Dyrektor Polsatu Sport zaskoczony słowami Chylewskiej. "Było mi przykro"

2 dni temu
Zdjęcie: Fot. Jakub Orzechowski / Agencja Wyborcza.pl


Polsat Sport to jedna z największych stacji w Polsce, na kanałach której można oglądać mnóstwo różnych dyscyplin. Właśnie tam transmitowany był m.in. ostatni sezon Ligi Mistrzów czy rozgrywki siatkarskiej Ligi Narodów. Niedawno szeregi Polsatu Sport opuściło kilku znanych dziennikarzy, którzy przez lata byli jego twarzą. - Jak ktoś nie chce u nas pracować, to nie należy go zatrzymywać - tłumaczy Marian Kmita.
Od 14 czerwca w Niemczech realizowane są mistrzostwa Europy, z którymi reprezentacja Polski pożegnała się już po trzech spotkaniach. Wszystkie mecze Euro 2024 można oglądać na pierwszym i drugim kanale Telewizji Polskiej oraz na TVP Sport. Przy okazji rozgrywanych spotkań stacja tworzy mnóstwo programów, w których występują znani dziennikarze i eksperci. Część z nich do niedawna była związana z Polsatem Sport.
REKLAMA


Zobacz wideo Listkiewicz nie ma wątpliwości: Probierz przywrócił życie w tej drużynie


Marian Kmita nie kryje żalu do Chylewskiej. "Takie słowa budzą więc moje zdziwienie"
Mowa o Paulinie Chylewskiej oraz Marcinie Feddku. 45-letnia dziennikarka pracowała przy ostatnim sezonie Ligi Mistrzów. W Polsacie prowadziła przed i pomeczowe studia, w których gościli m.in. Roman Kołtoń czy Tomasz Hajto. Za to Feddek pełnił rolę komentatora oraz eksperta. Widzowie Polsatu Sport z pewnością przyzwyczaili się do znajomych twarzy, które przed Euro 2024 zamieniły redakcję na TVP Sport.
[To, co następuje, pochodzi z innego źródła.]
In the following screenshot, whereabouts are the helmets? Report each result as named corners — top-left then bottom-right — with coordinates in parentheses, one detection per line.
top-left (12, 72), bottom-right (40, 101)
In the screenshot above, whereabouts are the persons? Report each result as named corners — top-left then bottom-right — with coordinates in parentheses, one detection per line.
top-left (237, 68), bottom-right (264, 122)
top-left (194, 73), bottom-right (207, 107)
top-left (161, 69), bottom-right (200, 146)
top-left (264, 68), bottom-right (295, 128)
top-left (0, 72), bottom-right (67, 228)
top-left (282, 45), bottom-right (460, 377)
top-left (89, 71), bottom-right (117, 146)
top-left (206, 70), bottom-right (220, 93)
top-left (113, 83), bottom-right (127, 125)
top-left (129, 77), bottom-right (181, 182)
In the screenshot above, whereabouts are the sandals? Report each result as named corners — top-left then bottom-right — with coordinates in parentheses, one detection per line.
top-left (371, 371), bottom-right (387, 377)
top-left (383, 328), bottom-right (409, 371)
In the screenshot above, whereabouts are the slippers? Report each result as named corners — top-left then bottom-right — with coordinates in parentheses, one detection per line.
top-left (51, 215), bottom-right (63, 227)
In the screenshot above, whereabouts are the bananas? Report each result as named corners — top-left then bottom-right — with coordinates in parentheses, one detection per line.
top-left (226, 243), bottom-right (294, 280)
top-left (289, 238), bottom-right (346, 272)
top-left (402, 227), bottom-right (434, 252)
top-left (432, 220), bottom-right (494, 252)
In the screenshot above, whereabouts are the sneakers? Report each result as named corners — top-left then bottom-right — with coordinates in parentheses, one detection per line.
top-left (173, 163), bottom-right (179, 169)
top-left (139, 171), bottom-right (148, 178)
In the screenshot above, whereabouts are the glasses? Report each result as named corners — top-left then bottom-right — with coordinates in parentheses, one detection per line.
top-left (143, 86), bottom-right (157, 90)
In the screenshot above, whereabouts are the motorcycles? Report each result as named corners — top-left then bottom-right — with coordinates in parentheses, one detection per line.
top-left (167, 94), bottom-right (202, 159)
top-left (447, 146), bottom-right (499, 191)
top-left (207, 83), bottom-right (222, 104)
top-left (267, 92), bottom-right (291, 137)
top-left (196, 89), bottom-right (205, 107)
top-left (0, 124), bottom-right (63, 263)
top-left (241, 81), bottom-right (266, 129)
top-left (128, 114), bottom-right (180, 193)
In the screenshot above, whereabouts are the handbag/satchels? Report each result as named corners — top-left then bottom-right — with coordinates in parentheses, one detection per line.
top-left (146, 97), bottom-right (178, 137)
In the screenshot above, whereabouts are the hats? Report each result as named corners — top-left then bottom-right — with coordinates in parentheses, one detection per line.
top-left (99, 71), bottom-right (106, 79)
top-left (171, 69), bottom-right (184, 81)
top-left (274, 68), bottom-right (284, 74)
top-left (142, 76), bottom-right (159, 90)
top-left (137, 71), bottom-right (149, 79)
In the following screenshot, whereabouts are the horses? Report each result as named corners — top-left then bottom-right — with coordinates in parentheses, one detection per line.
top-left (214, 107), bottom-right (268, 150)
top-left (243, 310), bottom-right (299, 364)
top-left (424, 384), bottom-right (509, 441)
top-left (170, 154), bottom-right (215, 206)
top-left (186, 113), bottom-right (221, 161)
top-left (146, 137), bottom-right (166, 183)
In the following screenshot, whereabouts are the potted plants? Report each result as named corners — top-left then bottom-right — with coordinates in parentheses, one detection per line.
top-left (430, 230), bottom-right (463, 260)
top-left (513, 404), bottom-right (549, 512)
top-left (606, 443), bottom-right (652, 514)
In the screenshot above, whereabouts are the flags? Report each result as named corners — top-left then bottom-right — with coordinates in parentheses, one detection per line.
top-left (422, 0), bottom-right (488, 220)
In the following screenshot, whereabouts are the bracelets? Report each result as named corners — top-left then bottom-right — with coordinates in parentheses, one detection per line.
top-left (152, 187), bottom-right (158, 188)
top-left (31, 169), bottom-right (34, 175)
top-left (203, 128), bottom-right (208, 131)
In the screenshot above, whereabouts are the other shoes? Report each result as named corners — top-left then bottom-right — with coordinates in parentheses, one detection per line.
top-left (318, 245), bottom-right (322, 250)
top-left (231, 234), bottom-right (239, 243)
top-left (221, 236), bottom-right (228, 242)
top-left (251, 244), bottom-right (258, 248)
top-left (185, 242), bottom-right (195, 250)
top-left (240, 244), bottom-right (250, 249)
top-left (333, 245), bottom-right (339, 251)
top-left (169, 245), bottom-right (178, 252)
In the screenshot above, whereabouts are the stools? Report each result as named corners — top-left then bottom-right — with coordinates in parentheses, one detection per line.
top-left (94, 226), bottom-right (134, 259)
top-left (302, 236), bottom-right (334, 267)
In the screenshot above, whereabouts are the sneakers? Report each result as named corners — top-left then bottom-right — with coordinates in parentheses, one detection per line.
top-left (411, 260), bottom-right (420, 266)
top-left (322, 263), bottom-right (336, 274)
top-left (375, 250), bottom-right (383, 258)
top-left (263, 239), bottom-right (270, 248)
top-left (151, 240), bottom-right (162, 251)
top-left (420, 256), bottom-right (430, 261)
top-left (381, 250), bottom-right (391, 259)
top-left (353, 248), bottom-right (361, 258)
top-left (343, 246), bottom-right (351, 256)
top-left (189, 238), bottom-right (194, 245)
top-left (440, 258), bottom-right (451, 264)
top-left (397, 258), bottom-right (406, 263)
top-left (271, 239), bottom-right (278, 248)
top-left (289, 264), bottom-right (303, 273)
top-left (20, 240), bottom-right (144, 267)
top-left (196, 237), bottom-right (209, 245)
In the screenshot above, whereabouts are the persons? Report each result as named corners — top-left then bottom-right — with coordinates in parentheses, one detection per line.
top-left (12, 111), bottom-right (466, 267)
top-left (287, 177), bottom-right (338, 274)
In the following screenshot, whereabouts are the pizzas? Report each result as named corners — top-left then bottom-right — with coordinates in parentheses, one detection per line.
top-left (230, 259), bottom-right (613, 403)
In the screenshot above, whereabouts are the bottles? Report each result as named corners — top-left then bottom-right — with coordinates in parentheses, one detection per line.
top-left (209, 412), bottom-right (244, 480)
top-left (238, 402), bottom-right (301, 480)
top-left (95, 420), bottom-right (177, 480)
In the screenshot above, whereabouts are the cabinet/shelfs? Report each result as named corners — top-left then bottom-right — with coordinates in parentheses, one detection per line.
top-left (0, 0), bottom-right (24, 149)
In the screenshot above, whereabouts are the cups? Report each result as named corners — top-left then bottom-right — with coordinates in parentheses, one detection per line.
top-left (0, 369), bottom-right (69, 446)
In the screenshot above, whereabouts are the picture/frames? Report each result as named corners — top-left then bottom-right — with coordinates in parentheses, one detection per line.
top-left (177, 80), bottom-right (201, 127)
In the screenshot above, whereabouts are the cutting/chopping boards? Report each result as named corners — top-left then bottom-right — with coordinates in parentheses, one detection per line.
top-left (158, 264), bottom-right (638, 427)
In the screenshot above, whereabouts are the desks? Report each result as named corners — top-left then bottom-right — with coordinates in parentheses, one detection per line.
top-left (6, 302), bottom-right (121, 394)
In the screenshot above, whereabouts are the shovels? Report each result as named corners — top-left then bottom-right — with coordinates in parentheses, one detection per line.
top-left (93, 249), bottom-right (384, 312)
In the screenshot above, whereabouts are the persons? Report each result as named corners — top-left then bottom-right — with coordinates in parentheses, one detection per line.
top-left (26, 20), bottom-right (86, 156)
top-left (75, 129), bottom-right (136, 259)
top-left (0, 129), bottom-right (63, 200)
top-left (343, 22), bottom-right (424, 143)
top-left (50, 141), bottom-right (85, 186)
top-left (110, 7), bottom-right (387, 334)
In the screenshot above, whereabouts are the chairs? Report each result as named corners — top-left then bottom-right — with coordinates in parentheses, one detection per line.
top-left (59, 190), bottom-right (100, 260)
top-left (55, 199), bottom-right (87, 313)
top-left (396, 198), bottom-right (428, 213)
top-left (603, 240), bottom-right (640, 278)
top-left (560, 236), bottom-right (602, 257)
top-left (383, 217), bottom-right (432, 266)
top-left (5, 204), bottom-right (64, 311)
O dziennikarskich transferach w rozmowie z portalem wirtualnemedia.pl opowiedział Marian Kmita. Szef Polsatu Sport nie ukrywał, iż był zaskoczony słowami, które usłyszał od odchodzącej Chylewskiej. -Wyznaję zasadę, iż jak ktoś nie chce u nas pracować to nie należy go zatrzymywać. Podobnie wyglądało to w tych przypadkach. Poza tym, gdy pani Paulina powiedziała podczas jednego ze spotkań, iż „wraca do domu", to nie miałem żadnych wątpliwości. choćby było mi trochę przykro usłyszeć to po siedmiu latach naszej współpracy - tłumaczył.
- Współpracy, dzięki której obie strony sporo zyskały, pani Paulina mogła prowadzić studio przy reprezentacji czy Lidze Mistrzów, czego w TVP nie doświadczyła. Takie słowa budzą więc moje zdziwienie - dodał. Następnie Kmita skomentował odejście Marcina Feddka, którego porównał do Mateusza Borka. -Zapewne wyobrażał sobie, iż zastąpi Mateusza Borka albo zbliży się do pozycji Bożydara Iwanowa. Chyba zabrakło mu trochę cierpliwości, ale myślę, iż w obu wypadkach skończyło się dobrze. Świat nie zna próżni, także ten medialny - zakończył.


W cytowanej rozmowie Marian Kmita poruszył także wątek rozpoczętego w poniedziałek Wimbledonu. Kibice tenisa mogą być bardzo zadowoleni z jego słów.